### WHAT THE TASK ASKS:
Extract every line of the data below that contains the string "glass", and copy each such line in full.

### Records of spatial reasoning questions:

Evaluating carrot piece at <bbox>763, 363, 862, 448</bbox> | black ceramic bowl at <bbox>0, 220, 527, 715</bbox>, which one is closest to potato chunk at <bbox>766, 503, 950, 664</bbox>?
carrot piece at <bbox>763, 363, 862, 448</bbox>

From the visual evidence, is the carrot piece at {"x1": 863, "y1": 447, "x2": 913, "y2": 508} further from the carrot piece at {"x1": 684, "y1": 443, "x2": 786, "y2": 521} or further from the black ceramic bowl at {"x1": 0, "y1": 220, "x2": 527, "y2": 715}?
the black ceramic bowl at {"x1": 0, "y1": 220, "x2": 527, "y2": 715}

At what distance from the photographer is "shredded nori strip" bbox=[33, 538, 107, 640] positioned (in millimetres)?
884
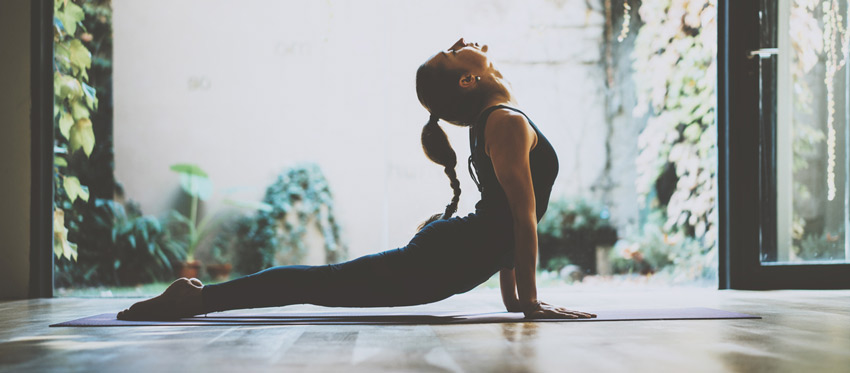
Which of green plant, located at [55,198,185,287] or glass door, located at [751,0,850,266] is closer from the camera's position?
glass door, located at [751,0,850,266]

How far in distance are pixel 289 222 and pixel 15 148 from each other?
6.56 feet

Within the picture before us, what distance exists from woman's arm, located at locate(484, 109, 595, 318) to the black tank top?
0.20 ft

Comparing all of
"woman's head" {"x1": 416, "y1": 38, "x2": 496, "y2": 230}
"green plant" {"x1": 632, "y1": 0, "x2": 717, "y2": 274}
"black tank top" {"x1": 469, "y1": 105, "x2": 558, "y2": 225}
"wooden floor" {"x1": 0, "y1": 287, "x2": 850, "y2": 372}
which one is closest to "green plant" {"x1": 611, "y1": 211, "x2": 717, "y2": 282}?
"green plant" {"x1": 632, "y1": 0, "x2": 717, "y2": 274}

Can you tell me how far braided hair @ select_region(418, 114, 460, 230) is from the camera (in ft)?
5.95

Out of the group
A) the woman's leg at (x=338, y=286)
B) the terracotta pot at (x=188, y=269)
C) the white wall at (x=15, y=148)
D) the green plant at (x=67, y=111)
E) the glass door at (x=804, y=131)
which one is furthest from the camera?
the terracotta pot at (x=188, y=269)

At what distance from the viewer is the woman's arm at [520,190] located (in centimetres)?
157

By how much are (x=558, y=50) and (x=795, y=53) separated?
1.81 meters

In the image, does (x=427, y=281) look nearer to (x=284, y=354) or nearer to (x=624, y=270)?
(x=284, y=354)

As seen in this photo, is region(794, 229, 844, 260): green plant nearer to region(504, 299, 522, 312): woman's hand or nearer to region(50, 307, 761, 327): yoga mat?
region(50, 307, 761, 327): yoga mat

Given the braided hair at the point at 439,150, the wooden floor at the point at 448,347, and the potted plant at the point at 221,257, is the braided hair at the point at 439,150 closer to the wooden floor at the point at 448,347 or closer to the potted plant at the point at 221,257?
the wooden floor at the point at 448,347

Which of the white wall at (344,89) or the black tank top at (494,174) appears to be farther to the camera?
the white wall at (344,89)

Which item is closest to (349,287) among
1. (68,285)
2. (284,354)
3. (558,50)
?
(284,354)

--

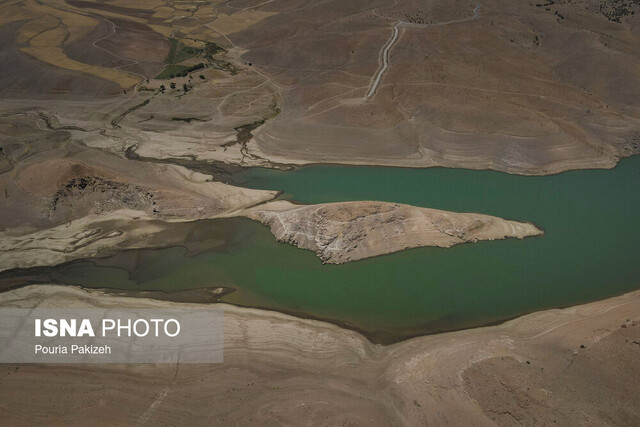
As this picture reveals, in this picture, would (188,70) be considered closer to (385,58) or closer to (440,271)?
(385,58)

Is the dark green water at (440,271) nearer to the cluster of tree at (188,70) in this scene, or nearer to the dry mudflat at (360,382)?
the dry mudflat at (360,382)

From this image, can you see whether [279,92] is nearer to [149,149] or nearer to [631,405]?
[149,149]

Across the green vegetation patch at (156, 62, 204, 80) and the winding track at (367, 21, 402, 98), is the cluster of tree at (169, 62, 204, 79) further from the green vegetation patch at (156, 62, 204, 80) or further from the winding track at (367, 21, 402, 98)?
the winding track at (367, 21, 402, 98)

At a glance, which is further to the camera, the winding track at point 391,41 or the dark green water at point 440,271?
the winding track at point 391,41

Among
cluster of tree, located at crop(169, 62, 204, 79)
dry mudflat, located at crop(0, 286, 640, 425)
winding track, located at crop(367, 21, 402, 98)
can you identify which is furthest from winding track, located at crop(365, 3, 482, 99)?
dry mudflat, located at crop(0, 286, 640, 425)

### RESULT FOR THIS EXERCISE:
Which of green plant, located at [55,198,185,287] or glass door, located at [751,0,850,266] is closer from the camera's position?
glass door, located at [751,0,850,266]
E) the glass door at (x=804, y=131)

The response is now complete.